The current research mainly focuses on the impact of metal implants on Cr concentration in the blood2,19,20. However, urinary Cr levels, recognized as an acceptable biomarker of Cr exposure9,10,21,22, should receive equal attention for monitoring to better assess the long-term potential impacts of metal implants on kidney function or overall health23,24. Metal implants undergo a process of frictional corrosion within the body, leading to the generation of metal debris and the release of metal ions and particles25. These ions and particles can be absorbed by surrounding tissues, deposited within tissues, released into the bloodstream, or excreted from the body through urine26,27,28,29. Studies on renal handling indicate that Cr undergoes slow urinary excretion30. A prospective study on urinary metal excretion in patients with metal-on-metal (MoM) prostheses revealed that Cr levels peaked approximately 1–2 years after surgery and subsequently exhibited a slight decline31. Evidence exists indicating that Cr can impair renal function and lead to tubular necrosis in both humans and animals32,33.
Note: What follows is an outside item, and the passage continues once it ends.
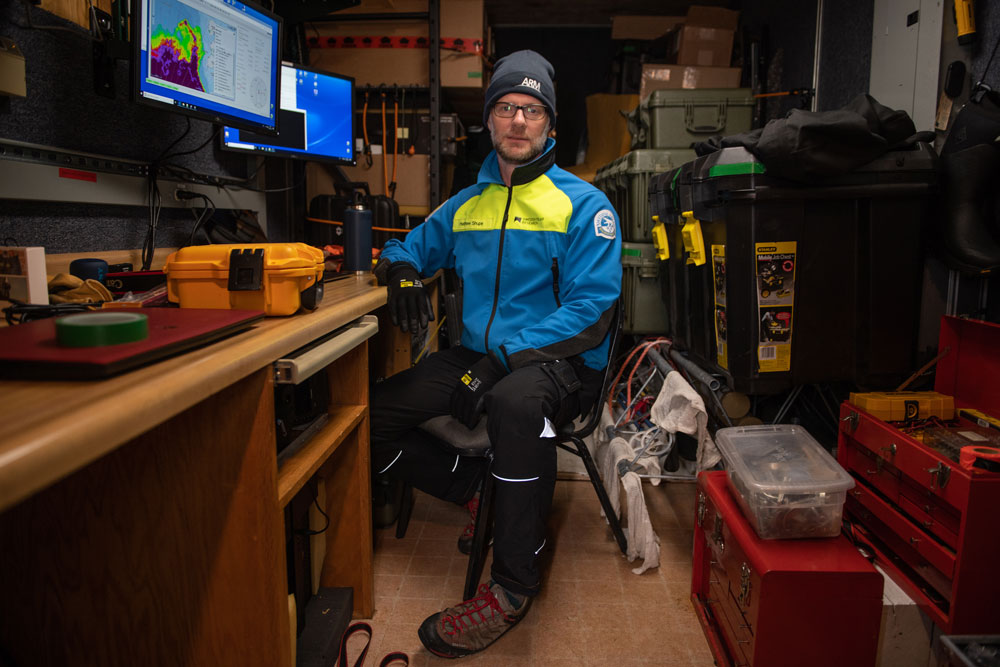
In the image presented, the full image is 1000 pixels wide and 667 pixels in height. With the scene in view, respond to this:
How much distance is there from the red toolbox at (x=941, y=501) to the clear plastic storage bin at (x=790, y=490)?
14 centimetres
Metal implants release free Cr ions that precipitate in local tissues in the form of Cr phosphate, but do not form organometallic complexes in serum34,35,36,37,38. However, other studies suggest that Cr released from metal implants preferentially distributes into the serum, with Cr in the blood existing in a non-toxic trivalent state39. Trivalent Cr is considered essential for glucose metabolism and has a wide safety range, with no reports of high-dose toxicity in nutritional studies40. Some experimental studies and small-scale clinical trials suggest that supplementing with Cr can reduce oxidative stress41,42. However, hexavalent Cr is toxic and has a tendency to enter blood cells43, classified by the World Health Organization as a Group 1 human carcinogen44. Some studies indicate that while Cr levels rise in patients with metal implants, they do not reach levels high enough to cause disease45.
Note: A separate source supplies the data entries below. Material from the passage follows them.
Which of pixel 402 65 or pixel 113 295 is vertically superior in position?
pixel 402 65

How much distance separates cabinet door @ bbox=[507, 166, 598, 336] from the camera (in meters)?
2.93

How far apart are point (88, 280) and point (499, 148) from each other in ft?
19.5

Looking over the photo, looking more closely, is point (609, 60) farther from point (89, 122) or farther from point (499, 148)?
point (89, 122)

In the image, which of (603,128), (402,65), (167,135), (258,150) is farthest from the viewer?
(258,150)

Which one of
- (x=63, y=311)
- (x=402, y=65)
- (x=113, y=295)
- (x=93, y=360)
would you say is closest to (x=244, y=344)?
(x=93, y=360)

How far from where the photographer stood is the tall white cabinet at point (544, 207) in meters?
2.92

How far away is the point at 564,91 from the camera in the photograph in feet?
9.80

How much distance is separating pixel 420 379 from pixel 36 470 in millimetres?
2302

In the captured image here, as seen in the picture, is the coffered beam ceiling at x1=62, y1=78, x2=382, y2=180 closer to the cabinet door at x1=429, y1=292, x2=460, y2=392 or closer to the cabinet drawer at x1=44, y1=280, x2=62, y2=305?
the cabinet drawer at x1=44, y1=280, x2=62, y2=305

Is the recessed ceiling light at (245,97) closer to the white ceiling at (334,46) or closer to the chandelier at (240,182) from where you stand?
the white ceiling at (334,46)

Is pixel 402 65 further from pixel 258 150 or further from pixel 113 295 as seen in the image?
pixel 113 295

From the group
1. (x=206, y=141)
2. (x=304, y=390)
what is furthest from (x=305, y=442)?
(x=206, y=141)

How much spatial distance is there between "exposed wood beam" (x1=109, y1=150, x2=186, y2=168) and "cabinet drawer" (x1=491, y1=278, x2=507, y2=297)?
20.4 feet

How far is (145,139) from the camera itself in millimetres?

This study has several limitations to consider. Firstly, being a cross-sectional study, it cannot establish causal relationships among dependent, independent, and covariate variables. Therefore, it is impossible to determine the temporal relationship between metal implants and Cr levels in urine. Secondly, considering privacy concerns, the NHANES database does not provide specific geographical locations or related occupations of participants. This limitation prevents the study from assessing the influence of geographical environment and occupational exposure on urine Cr levels. Additionally, the NHANES database lacks detailed records of metal implants, making it impossible to determine the type, quantity, and duration of these implants in the body. The function and biomechanical load of metal implants vary greatly, and some implants may not contain chromium. The effects of load-bearing and non-load-bearing joints on implants may differ. Various factors play crucial roles in the degradation of metal implant materials, particularly joint replacement implants, which are associated with chromium release. This results in a highly heterogeneous group, lacking clinical specificity. In future research, we will aim to refine the details regarding metal implants and consider their potential confounding effects. Finally, it is not possible to determine information about individual Cr compounds, such as trivalent or hexavalent Cr, from the total urinary Cr levels. Addressing this limitation requires the initiation of future prospective studies. Moreover, it is essential to recognize that complete elimination of residual confounding effects from unmeasured or unknown factors could not be achieved.

Conclusion

In summary, our study revealed higher urinary Cr levels in individuals with metal implants, with noticeable gender differences. Additionally, those with metal implants exhibited a more pronounced elevation in urinary Cr levels with increasing age compared to individuals without implants. Further large-scale prospective investigations are warranted to validate and expand upon our findings.